• _REQUIRED TASK_:
Please pick out every line in the records below that contains the string "hull", and copy each one in full.
┌─ DATA EXCERPTS
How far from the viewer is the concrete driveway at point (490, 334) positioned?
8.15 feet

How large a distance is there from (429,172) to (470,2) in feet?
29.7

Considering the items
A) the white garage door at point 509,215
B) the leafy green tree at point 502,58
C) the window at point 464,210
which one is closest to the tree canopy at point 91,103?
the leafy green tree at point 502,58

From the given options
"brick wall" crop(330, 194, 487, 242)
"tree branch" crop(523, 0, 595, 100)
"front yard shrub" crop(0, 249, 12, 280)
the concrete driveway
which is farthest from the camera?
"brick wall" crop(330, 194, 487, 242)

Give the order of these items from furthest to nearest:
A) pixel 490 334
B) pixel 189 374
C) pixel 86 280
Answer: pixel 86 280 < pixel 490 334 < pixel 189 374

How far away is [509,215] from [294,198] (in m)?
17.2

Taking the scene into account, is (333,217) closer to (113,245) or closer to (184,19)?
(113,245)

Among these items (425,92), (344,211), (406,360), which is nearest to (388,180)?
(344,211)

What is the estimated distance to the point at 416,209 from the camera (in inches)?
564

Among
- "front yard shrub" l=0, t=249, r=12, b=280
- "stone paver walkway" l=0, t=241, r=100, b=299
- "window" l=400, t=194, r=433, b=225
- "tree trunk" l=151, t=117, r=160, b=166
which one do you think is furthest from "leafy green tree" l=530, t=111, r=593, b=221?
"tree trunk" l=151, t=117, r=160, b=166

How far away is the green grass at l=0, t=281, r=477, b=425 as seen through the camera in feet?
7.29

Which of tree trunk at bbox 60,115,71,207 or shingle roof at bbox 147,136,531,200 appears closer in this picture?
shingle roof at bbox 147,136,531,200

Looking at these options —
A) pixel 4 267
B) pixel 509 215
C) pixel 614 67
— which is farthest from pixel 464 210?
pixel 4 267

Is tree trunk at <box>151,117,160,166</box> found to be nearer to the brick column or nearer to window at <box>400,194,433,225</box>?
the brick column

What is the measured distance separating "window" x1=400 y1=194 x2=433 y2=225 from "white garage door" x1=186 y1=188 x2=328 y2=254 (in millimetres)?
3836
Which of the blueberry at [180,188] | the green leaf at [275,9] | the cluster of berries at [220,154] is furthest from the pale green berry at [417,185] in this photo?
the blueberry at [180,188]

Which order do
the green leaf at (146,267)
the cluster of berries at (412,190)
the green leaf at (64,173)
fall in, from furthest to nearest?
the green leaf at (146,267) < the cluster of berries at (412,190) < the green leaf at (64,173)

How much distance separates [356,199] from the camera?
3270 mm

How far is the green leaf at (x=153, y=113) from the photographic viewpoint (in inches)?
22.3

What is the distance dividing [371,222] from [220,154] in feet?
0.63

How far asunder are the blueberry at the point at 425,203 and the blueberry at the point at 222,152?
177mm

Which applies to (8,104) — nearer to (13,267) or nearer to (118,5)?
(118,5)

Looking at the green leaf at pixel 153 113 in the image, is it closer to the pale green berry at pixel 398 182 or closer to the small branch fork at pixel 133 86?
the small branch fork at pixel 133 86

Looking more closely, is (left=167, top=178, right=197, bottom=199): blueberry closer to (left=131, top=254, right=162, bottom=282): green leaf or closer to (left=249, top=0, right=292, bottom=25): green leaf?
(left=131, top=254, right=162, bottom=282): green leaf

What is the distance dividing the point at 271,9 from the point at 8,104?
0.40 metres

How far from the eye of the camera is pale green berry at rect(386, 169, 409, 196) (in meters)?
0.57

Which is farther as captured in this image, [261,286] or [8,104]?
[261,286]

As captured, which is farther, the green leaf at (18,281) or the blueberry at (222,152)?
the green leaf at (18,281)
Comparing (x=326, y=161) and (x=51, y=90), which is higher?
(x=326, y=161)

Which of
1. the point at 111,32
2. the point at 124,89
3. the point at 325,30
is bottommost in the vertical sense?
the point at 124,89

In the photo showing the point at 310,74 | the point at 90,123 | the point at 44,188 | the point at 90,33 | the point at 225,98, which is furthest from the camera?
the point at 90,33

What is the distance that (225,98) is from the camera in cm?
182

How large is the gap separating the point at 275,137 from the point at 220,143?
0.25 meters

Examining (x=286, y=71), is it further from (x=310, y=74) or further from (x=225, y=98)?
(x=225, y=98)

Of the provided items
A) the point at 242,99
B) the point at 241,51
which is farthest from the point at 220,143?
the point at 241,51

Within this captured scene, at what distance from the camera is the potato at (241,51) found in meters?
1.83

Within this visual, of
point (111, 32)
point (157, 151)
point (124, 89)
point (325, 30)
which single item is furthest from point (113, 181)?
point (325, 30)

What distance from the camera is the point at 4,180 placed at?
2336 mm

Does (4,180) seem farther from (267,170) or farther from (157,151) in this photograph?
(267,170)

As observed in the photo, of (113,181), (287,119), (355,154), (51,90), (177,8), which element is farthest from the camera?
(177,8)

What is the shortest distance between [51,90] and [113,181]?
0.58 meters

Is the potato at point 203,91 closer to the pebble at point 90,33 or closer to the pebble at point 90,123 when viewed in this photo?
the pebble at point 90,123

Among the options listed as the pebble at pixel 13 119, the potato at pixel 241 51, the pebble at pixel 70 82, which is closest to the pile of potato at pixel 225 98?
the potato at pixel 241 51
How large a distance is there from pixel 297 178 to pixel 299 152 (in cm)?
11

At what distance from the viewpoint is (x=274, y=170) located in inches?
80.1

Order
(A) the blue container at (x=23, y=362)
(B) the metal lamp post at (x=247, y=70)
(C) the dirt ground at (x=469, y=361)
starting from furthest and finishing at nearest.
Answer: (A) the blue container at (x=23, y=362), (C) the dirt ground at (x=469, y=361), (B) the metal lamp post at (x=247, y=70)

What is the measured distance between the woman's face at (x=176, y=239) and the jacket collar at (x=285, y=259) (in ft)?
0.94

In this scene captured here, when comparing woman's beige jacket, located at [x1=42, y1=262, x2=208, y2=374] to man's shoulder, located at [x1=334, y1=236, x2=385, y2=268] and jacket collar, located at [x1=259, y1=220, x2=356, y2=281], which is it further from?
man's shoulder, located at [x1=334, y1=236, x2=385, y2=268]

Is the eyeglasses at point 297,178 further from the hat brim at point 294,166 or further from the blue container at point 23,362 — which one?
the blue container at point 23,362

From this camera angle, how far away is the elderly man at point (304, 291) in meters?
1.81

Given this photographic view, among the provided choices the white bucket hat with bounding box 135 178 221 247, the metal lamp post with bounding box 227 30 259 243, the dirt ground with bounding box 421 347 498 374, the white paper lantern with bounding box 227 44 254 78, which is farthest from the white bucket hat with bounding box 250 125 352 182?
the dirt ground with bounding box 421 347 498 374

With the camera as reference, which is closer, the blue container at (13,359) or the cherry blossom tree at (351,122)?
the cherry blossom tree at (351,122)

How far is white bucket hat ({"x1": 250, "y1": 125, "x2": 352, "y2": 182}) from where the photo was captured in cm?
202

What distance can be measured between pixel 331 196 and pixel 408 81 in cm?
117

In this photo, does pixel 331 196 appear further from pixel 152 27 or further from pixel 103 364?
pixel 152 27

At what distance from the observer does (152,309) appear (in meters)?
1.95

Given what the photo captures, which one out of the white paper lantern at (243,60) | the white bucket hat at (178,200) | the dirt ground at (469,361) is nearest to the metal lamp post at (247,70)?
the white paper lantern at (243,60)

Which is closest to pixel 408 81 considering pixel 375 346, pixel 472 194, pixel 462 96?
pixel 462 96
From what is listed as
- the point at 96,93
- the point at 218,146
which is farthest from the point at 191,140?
└─
┌─ DATA EXCERPTS
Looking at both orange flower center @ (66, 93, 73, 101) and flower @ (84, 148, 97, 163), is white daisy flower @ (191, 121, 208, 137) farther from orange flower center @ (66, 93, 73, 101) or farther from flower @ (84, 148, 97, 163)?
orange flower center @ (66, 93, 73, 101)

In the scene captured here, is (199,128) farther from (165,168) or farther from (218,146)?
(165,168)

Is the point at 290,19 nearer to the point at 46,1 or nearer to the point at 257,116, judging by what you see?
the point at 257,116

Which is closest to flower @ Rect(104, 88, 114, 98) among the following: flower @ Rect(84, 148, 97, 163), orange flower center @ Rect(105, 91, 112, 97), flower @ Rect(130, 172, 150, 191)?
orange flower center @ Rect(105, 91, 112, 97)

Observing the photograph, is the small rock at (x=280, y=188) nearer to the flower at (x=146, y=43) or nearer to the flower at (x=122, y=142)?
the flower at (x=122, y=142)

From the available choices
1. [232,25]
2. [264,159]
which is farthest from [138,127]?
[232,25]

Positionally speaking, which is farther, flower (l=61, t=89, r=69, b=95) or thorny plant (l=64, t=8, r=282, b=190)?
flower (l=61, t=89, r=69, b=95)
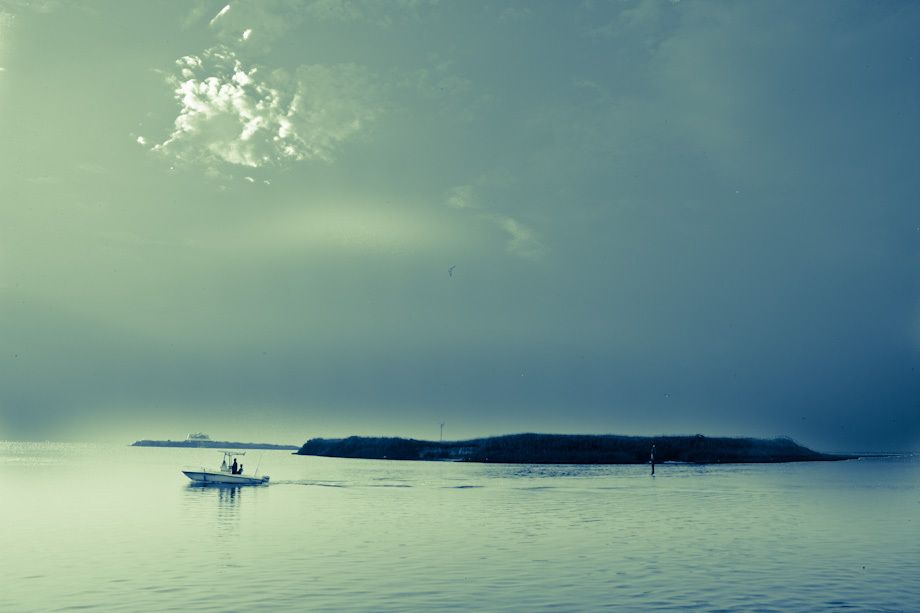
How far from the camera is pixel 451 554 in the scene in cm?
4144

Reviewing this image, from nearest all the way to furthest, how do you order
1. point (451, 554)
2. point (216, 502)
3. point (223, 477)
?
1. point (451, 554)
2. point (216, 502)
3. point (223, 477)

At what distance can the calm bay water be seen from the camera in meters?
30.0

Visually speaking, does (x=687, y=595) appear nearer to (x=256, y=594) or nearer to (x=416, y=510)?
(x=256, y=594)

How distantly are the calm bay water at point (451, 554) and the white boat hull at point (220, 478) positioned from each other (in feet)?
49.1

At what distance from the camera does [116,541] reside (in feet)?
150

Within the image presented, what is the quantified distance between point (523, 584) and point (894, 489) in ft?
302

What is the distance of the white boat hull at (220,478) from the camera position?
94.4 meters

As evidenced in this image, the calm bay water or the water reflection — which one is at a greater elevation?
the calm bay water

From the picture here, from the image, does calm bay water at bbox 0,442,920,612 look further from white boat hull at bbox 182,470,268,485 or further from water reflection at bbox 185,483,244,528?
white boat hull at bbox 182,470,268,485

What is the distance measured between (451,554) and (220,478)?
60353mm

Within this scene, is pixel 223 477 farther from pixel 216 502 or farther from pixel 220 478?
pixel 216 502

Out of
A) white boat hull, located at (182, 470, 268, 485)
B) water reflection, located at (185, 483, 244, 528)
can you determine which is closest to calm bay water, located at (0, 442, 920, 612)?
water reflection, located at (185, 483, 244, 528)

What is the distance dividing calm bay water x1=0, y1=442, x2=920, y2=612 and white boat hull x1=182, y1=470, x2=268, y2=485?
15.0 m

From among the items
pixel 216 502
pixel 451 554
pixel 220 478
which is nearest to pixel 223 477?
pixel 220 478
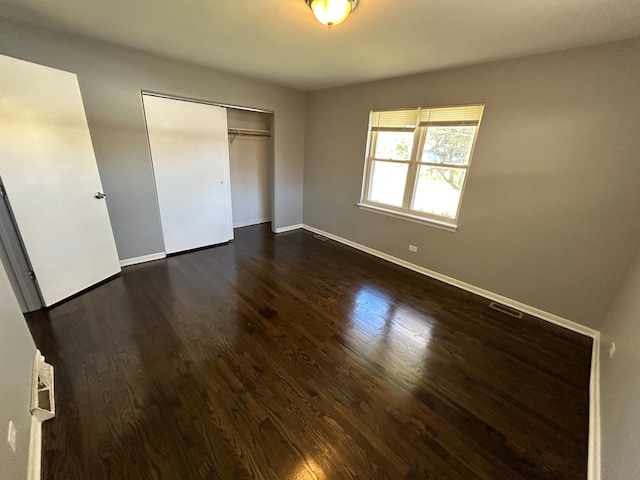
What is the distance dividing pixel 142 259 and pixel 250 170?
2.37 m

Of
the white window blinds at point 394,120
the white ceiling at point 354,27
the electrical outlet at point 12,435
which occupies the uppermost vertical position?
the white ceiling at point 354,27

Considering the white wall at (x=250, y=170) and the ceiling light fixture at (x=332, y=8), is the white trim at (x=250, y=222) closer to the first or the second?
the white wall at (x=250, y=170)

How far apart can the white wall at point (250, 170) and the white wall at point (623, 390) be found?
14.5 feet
└─
┌─ DATA EXCERPTS
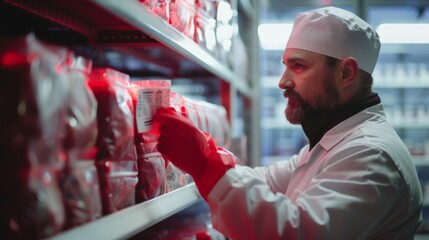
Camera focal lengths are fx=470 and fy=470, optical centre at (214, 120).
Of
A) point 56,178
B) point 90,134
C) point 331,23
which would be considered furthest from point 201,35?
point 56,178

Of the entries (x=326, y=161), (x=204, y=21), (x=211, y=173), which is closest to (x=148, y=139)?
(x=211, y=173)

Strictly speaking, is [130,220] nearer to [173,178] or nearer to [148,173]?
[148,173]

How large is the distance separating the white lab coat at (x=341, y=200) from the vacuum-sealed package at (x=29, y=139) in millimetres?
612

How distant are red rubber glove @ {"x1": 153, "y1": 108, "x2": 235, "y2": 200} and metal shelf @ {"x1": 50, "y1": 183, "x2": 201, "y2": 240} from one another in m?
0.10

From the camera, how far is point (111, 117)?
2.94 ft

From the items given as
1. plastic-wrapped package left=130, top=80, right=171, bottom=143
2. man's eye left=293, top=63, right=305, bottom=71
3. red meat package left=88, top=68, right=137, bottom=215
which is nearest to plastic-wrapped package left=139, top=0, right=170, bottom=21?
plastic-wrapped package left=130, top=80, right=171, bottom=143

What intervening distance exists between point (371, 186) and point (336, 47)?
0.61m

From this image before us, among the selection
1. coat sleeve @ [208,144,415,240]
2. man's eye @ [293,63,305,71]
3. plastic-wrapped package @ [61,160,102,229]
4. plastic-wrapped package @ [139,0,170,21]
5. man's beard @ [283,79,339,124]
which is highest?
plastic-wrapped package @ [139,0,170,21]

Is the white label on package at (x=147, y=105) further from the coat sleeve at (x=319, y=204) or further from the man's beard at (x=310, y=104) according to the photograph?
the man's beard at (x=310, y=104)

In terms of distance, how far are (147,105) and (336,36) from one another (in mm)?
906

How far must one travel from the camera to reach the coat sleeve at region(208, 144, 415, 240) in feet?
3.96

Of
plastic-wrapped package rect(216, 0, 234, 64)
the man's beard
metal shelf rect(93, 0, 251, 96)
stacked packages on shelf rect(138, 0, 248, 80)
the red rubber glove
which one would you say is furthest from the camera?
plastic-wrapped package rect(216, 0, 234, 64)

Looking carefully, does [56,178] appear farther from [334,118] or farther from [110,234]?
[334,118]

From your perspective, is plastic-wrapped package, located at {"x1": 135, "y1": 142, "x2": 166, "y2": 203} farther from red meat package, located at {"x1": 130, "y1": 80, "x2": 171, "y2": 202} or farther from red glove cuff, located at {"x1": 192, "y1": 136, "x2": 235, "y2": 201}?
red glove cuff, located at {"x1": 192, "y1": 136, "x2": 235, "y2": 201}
└─
• _THE COMPLETED TASK_:
How distantly are the calm bay water at point (451, 554) and the white boat hull at point (220, 478) positioned from each other (in feet)?
What is the distance of the white boat hull at (220,478) from the camera position?
From the picture here, from the image, does calm bay water at bbox 0,442,920,612 look further from white boat hull at bbox 182,470,268,485 or further from water reflection at bbox 185,483,244,528?
white boat hull at bbox 182,470,268,485
A) white boat hull, located at (182, 470, 268, 485)
What is the distance dividing calm bay water x1=0, y1=442, x2=920, y2=612 and white boat hull x1=182, y1=470, x2=268, y2=485?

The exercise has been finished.